Hacker News new | ask | show | jobs
by raffraffraff 5 days ago
I'm working on a recommendation service (which, to me, it's the piece I'm missing when I play my local mp3 collection)

I collect song metadata from various places (genre, instruments, track credits, rating). I also scrape charts by year, genre etc.

Then I run an ETL job on the json data I have downloaded, pre-building queries for extremely fast lookup tables. This gets saved to Duckdb, which is used by my go web ui/api.

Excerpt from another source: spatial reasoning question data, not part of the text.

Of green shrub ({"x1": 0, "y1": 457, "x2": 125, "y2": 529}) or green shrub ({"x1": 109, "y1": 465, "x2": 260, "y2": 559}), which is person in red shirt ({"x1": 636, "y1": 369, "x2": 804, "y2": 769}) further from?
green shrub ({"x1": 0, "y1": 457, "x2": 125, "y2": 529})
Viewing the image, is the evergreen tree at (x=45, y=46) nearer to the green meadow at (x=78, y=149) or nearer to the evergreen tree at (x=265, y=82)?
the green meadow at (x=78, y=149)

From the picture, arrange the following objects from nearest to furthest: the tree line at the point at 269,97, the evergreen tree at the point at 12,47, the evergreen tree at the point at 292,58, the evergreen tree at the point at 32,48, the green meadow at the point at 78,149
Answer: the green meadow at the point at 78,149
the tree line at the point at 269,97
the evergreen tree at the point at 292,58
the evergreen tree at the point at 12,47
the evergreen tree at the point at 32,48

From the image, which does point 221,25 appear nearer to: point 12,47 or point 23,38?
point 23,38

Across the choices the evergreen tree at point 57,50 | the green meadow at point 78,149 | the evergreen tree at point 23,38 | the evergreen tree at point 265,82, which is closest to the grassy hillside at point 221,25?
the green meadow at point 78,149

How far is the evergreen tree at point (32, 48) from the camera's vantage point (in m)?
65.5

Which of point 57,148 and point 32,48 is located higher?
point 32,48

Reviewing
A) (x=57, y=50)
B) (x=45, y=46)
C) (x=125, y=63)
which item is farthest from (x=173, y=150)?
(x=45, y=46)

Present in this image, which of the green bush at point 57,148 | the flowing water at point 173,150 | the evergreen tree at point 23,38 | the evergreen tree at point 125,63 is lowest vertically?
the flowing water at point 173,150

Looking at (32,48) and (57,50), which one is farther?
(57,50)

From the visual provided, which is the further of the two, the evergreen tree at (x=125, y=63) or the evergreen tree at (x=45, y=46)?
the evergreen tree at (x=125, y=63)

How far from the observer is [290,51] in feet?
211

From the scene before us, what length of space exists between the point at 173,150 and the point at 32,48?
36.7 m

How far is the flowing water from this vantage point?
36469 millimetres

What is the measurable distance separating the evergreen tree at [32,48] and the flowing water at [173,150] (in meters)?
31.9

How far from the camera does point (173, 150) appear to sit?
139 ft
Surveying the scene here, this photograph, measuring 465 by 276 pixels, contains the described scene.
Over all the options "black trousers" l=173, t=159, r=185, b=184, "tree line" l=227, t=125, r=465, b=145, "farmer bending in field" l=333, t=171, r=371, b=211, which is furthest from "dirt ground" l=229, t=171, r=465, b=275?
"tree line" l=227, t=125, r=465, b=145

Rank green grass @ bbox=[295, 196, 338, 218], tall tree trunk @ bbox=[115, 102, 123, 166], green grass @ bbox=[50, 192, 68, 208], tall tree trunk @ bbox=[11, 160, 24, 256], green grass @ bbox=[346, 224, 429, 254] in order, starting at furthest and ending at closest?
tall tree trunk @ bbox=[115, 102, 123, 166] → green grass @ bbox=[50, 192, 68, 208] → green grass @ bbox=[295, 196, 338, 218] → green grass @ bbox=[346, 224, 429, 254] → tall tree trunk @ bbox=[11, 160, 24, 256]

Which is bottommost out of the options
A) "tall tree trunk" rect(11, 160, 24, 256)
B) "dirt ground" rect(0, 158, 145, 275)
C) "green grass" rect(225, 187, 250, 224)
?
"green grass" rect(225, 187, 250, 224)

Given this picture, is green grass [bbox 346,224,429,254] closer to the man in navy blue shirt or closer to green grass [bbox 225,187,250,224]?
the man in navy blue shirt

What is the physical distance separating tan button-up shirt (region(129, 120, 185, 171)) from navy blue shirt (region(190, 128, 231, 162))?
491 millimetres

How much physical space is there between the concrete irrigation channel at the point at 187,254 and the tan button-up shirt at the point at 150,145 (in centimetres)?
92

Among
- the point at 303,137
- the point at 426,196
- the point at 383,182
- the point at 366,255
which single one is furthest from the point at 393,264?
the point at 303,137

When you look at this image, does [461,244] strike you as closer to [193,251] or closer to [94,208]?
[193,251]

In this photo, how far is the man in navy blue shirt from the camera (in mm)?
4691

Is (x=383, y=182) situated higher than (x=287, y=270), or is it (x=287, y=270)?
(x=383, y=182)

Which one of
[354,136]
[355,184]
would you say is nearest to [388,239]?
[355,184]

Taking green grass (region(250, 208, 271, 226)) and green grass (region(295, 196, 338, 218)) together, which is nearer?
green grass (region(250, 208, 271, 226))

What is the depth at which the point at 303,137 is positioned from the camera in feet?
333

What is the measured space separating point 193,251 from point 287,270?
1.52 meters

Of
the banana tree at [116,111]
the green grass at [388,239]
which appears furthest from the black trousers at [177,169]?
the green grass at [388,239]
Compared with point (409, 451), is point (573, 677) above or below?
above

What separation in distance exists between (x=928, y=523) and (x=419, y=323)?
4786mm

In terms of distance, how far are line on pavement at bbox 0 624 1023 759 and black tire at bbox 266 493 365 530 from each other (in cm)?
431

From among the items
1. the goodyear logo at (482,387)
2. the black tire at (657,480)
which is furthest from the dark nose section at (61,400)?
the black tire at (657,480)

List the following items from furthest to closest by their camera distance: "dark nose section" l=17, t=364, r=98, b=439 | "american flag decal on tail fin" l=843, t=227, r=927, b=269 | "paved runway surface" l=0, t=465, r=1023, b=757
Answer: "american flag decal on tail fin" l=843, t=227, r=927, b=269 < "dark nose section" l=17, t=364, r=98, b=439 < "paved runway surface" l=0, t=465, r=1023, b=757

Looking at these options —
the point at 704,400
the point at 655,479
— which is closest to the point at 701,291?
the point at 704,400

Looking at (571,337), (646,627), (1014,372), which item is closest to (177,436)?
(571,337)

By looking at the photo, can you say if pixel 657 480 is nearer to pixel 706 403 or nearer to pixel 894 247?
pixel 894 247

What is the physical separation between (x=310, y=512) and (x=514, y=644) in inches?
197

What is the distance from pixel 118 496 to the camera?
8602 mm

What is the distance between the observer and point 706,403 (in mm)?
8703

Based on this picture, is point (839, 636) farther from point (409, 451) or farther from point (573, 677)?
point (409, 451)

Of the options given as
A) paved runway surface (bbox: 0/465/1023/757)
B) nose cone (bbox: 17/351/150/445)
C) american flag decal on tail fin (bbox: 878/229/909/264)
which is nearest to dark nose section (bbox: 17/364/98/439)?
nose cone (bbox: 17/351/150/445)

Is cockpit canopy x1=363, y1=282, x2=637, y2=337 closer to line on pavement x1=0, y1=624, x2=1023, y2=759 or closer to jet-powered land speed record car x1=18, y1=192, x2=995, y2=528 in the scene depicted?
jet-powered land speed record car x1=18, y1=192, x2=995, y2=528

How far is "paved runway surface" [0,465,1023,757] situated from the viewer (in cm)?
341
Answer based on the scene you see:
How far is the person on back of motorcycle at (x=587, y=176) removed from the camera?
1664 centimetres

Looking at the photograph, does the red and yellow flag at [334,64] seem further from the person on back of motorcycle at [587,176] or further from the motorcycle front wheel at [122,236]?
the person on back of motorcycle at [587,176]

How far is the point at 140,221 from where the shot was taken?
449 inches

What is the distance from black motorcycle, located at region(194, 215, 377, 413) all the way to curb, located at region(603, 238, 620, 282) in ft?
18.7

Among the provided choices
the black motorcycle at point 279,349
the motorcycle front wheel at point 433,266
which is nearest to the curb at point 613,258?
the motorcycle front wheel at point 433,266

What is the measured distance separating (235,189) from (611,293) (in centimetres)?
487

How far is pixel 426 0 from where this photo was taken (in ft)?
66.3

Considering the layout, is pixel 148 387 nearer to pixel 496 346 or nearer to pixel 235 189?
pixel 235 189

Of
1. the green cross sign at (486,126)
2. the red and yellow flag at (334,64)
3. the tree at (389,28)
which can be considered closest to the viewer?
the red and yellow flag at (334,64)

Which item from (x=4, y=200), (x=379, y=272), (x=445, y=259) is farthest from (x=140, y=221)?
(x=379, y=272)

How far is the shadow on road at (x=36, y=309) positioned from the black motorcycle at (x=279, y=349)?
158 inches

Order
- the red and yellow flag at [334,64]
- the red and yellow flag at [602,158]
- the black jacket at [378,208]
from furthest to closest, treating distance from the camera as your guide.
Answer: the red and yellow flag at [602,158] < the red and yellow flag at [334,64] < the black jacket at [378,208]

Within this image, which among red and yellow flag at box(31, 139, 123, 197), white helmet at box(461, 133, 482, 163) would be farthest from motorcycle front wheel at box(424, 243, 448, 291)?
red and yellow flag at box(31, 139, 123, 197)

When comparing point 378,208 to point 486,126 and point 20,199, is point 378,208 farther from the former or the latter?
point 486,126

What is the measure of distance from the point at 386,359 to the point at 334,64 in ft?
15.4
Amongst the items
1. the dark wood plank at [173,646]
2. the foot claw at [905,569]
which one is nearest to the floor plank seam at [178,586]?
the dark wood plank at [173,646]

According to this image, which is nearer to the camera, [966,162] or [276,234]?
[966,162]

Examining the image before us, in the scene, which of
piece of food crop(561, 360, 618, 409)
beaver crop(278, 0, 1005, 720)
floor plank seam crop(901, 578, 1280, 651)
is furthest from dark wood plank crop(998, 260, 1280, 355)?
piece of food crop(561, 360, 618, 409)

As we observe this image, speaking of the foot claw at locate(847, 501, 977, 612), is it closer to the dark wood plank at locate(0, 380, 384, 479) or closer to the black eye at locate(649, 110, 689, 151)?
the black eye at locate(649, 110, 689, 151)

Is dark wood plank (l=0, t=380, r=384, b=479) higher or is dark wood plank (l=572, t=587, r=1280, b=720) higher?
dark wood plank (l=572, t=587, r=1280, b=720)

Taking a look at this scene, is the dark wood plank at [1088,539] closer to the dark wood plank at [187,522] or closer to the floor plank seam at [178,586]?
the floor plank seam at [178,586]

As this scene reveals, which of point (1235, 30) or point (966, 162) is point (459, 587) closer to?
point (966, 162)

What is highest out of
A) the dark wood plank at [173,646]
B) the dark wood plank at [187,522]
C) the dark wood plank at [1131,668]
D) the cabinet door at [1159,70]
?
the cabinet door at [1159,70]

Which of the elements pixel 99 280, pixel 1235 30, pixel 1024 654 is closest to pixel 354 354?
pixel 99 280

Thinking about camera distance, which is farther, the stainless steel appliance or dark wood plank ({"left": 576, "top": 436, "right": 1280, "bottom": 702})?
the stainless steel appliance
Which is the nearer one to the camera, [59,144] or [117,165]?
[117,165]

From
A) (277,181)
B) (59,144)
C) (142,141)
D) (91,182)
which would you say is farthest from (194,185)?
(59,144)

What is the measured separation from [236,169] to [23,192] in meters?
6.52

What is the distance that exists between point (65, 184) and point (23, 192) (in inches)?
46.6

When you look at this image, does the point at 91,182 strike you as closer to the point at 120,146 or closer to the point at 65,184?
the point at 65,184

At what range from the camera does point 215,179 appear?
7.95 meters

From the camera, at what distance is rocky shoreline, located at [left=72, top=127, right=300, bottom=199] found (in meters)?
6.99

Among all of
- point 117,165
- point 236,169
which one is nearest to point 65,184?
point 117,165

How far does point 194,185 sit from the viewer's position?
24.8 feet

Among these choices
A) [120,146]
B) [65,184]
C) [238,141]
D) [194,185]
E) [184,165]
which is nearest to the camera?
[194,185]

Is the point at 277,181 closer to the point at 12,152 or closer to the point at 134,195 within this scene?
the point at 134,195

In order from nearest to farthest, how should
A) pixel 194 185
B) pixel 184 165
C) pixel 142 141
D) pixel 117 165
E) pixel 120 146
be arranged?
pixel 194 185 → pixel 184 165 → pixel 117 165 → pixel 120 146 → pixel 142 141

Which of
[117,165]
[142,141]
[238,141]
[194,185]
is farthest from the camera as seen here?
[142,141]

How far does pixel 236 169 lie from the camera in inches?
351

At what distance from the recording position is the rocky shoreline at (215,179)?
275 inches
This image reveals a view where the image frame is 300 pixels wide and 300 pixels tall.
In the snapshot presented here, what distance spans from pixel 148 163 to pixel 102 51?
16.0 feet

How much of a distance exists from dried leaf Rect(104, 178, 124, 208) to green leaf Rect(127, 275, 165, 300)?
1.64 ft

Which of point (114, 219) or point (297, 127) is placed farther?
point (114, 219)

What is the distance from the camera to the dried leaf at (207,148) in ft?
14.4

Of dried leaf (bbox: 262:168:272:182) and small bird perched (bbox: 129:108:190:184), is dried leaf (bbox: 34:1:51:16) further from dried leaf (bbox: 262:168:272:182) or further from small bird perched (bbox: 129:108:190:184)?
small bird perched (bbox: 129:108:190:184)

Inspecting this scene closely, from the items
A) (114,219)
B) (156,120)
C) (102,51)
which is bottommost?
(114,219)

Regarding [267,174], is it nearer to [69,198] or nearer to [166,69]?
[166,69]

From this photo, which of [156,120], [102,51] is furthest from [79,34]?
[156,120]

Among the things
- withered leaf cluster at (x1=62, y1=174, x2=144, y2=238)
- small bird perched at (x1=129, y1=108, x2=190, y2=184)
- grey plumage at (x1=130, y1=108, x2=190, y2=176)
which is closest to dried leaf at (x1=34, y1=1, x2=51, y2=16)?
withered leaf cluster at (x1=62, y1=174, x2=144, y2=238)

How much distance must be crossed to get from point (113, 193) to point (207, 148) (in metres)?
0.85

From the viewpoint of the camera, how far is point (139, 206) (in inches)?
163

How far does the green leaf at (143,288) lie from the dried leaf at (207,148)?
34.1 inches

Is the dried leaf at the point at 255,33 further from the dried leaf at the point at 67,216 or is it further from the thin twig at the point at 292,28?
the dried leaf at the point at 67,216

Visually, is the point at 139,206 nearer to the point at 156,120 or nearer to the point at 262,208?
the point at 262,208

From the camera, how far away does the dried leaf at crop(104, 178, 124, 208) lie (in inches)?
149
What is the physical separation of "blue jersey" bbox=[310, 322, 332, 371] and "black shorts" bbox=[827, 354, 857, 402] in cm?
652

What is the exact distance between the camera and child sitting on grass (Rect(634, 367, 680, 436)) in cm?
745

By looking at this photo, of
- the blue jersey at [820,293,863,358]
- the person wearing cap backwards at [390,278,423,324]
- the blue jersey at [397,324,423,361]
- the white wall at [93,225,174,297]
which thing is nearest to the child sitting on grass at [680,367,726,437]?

It's very early days, and I only spend one or two hours a week on it, but right now it's amazingly useful. It had roughly 80k song metadata. To preview the suggested songs I ended up building a very cut-down YouTube music player, except that the playing song has all the metadata right there, and everything is a link that can take you to the artist, composer, instrument, genre, album etc. It's a great way to "wander through your collection".

Unfortunately this is only useful to me, because I targeted the music I listen to.

Next step is to download lyrics and extract song meaning, keywords etc. Then use MusiCNN, (or CLAP,OpenL3, HTSAT) to extract embeddings. Finally train my own model for nearest-neighbor retrieval based on a mix of metadata, giving the user the ability to tune it on the fly.

1 comments

Did you ever have to pass Appstore review process? How do they look at copyright and stuff when you are publishing an app that plays your local mp3 collection (how does your mp3 collections ends up on your phone?)
Right now mine isn't an app (yet) it's the backend service (api and web) so I just run it in a browser.

For now I'm letting that backend access my files directly. The front end can also play YouTube music (free, using the yt-dlp method).

None of this is public yet so right now I don't need anyone's approval.